WHAT TO DO: Quote the lines below exactly, from the first one through the line that contains "3. distant tree".

***

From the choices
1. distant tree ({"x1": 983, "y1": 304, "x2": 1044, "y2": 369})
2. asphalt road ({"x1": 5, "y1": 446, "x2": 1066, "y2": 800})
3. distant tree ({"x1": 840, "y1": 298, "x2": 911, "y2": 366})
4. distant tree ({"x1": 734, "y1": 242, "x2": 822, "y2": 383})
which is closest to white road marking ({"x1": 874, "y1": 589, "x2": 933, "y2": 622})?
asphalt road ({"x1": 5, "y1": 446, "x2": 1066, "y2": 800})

***

EXERCISE RESULT:
From the choices
1. distant tree ({"x1": 983, "y1": 304, "x2": 1044, "y2": 369})
2. asphalt road ({"x1": 5, "y1": 446, "x2": 1066, "y2": 800})
3. distant tree ({"x1": 840, "y1": 298, "x2": 911, "y2": 366})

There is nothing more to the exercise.